Oleh: Petrus Selestinus

PENGUNGKAPAN fakta oleh Agus Rahardjo, Ketua KPK periode 2015-2019, dalam acara Rossi di Kompas TV, bahwa dirinya pernah dipanggil Presiden Joko Widodo di Istana dan diminta “hentikan” penyidikan korupsi e-KTP yang menjerat Setya Novanto, ketika kasusnya sudah masuk dalam tahap Penyidikan, membuktikan bahwa intervensi kekuasaan itu nyata adanya.

Permintaan hentikan penyidikan kasus dugaan korupsi e-KTP oleh Presiden Jokowi sebagaimana testimoni Agus Rahardjo dalam wawancara Rossi di Kompas TV, merupakan fakta hukum yang tak terbantahkan, meski diragukan kebenarannya karena tempusnya sudah lama, namun testimoni Agus Rahardjo itu dibenarkan oleh mantan Pimpinan KPK lainnya.

Dengan demikian bantahan pihak Istana bahwa pernyataan Agus Rahardjo itu tidak benar, tidak ada pertemuan Presiden Jokowi dengan Agus Rahardjo di istana dan bahwa kasus e-KTP berjalan terus hingga Setya Novanto divonis bersalah, adalah penjelasan yang membuktikan sebaliknya bahwa Jokowi gagal mengintervensi Agus Rahardjo dkk. di KPK ketika itu.

Agus Punya Bukti Kuat

Pernyataan Agus Rahardjo yang lugas di Kompas TV, sudah dikalkulasi dengan matang dan dipastikan Agus Rahardjo punya bukti kuat akan permintaan Presiden Jokowi agar Agus Rahardjo menghadap Presiden dan bukti-bukti lain yang dimiliki Agus Rahardjo, karena itu KPK bisa membuka penyelidikan baru ke arah “obstruction of justice” dengan menghadapkan Jokowi sebagai Terduga.

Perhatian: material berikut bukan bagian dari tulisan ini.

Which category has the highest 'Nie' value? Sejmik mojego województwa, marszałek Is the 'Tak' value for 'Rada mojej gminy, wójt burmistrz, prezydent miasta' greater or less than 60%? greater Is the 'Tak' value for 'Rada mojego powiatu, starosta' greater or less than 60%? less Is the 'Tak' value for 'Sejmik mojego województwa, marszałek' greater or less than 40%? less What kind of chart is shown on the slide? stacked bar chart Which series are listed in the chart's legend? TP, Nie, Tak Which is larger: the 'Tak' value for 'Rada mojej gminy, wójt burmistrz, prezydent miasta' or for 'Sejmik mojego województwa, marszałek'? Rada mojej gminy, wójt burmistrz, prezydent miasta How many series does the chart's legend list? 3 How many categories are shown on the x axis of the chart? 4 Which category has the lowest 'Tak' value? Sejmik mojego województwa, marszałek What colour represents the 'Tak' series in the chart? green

Fakta-fakta di mana kasus e-KTP dan Setya Novanto, kemudian berjalan terus, bukan karena Presiden Jokowi yang hebat karena tidak mengintervensi KPK atau tidak adanya obstruction of justice, akan tetapi yang hebat adalah KPK di era Agus Rahardjo, Cs. karena memiliki karakter kepemimpinan yang kuat yang mampu menolak intervensi dari manapun juga, termasuk dari Presiden Jokowi.

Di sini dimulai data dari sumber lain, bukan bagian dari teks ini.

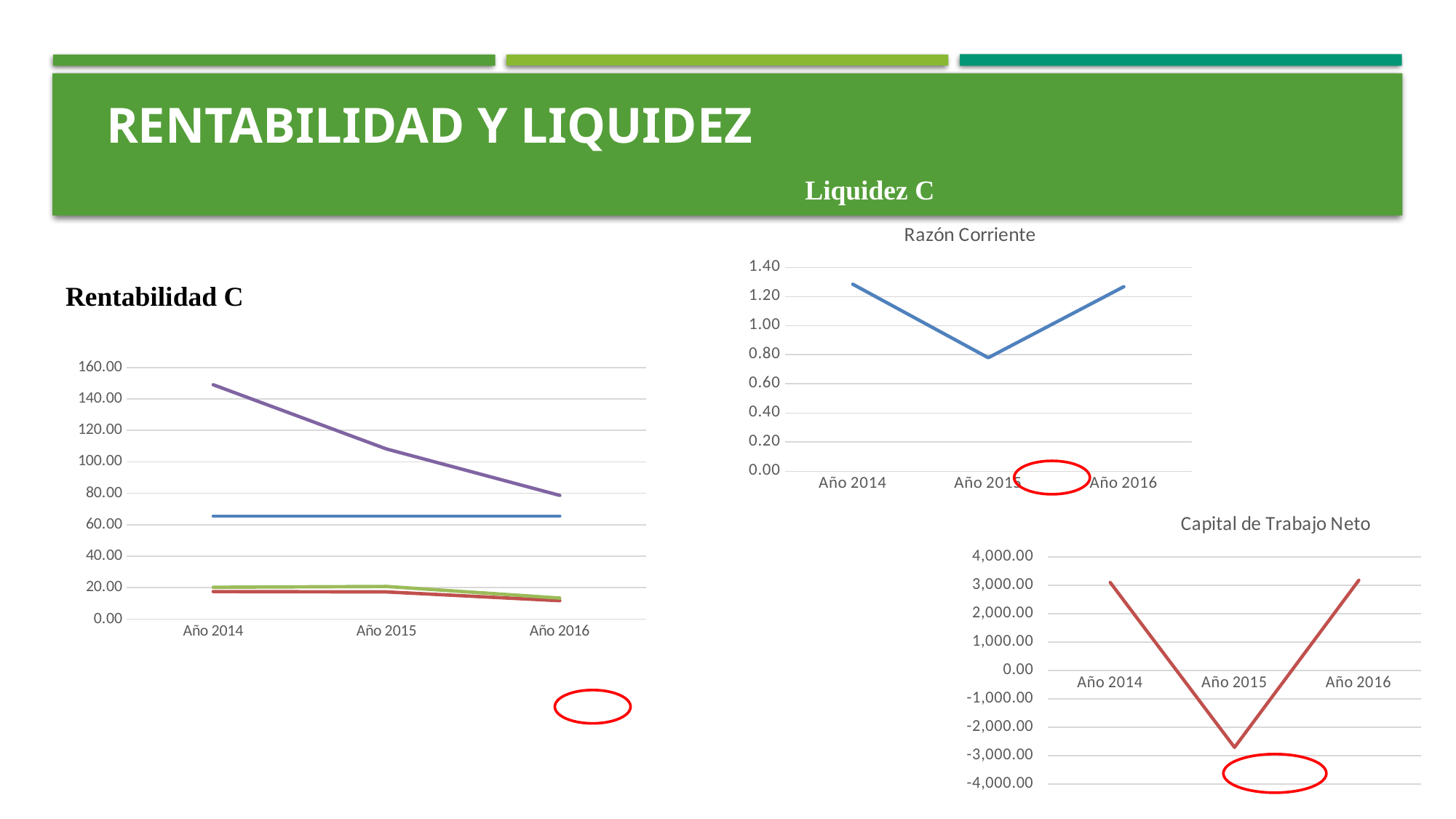
What kind of chart is the 'Capital de Trabajo Neto' chart? line chart In the 'Rentabilidad C' chart, is the value of the purple line for Año 2014 greater or less than 140.00? greater In the 'Razón Corriente' chart, is the value for Año 2014 greater or less than 1.00? greater In the 'Razón Corriente' chart, which year has the lowest value? Año 2015 In the 'Capital de Trabajo Neto' chart, is the value for Año 2016 greater or less than 2,000.00? greater In the 'Rentabilidad C' chart, does the purple line rise or fall from Año 2014 to Año 2016? fall What kind of chart is the 'Razón Corriente' chart? line chart How many years are plotted on the x axis of the 'Razón Corriente' chart? 3 In the 'Capital de Trabajo Neto' chart, which year has the lowest value? Año 2015 In the 'Capital de Trabajo Neto' chart, which is larger, the value for Año 2014 or the value for Año 2015? Año 2014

Oleh karena itu, Pimpinan KPK era Firli Bahuri dkk. harus merespons informasi tentang adanya permintaan dari Presiden Jokowi untuk menghentikan kasus dugaan korupsi e-KTP pada waktu itu, mutlak dilakukan karena kasus obstruction of justice masuk dalam kualifikasi delik formil.

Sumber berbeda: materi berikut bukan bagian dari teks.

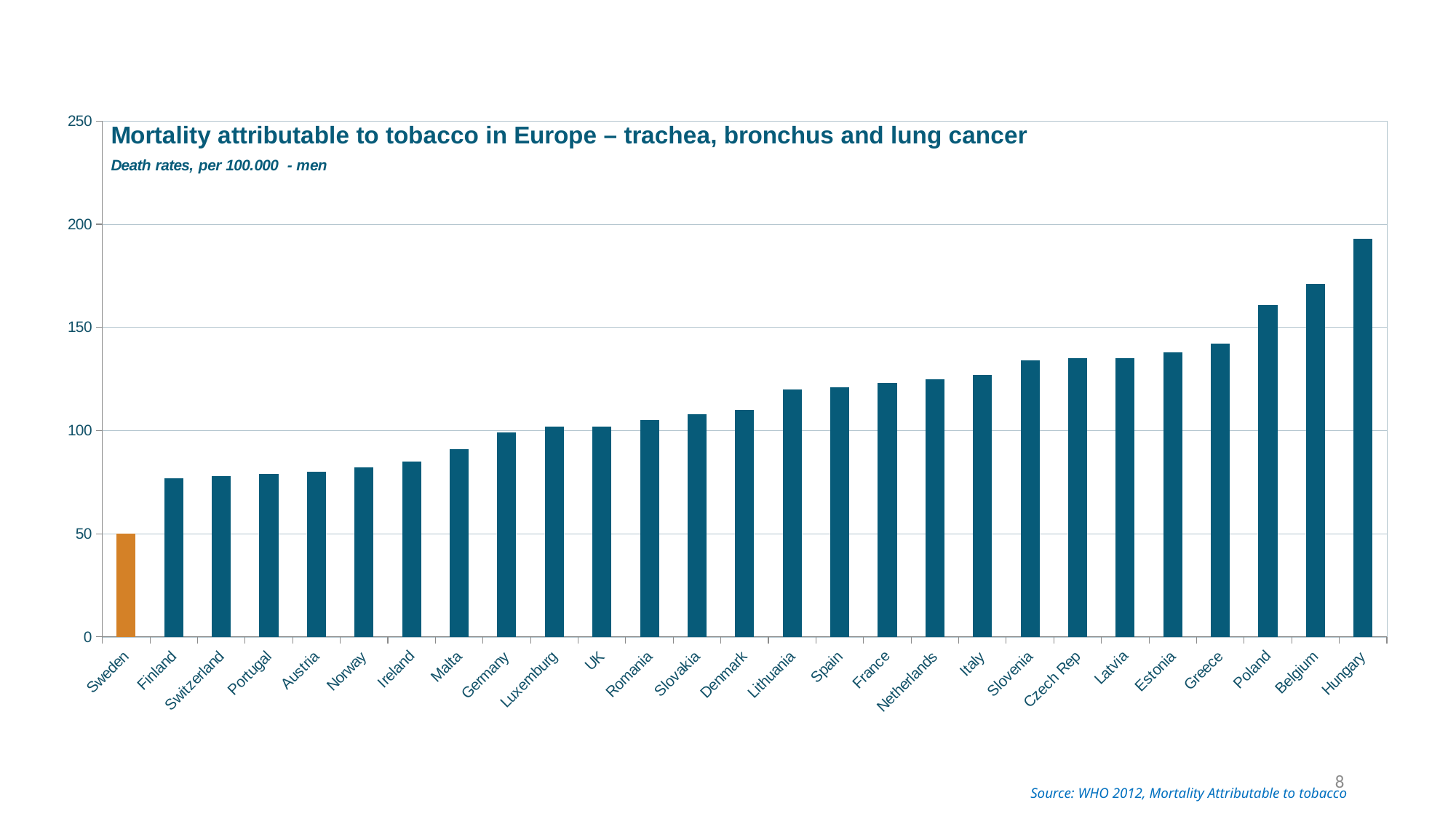
How many countries are shown in the chart? 27 Is the value for Finland greater or less than 100? less What is the death rate for Sweden? 50 Which country has the highest death rate in the chart? Hungary Is the value for Hungary greater or less than 150? greater Is the value for Greece greater or less than 150? less Which country has the lowest death rate in the chart? Sweden Which has a higher death rate, Poland or Hungary? Hungary Do the values rise or fall from left to right along the x axis? rise What kind of chart is shown on the slide? bar chart Which country's bar is shown in orange rather than blue? Sweden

Perlunya Presiden Jokowi dipanggil KPK, agar budaya hukum memperlakukan setiap orang sama di hadapan hukum (equality before the law), dapat diterapkan sebagai bagian dari budaya hukum kita untuk memperkuat visi negara hukum Indoenesia, yang selama ini tidak jelas antara ada dan tiada. (Penulis adalah  Koordinator TPDI & Perekat Nusantara).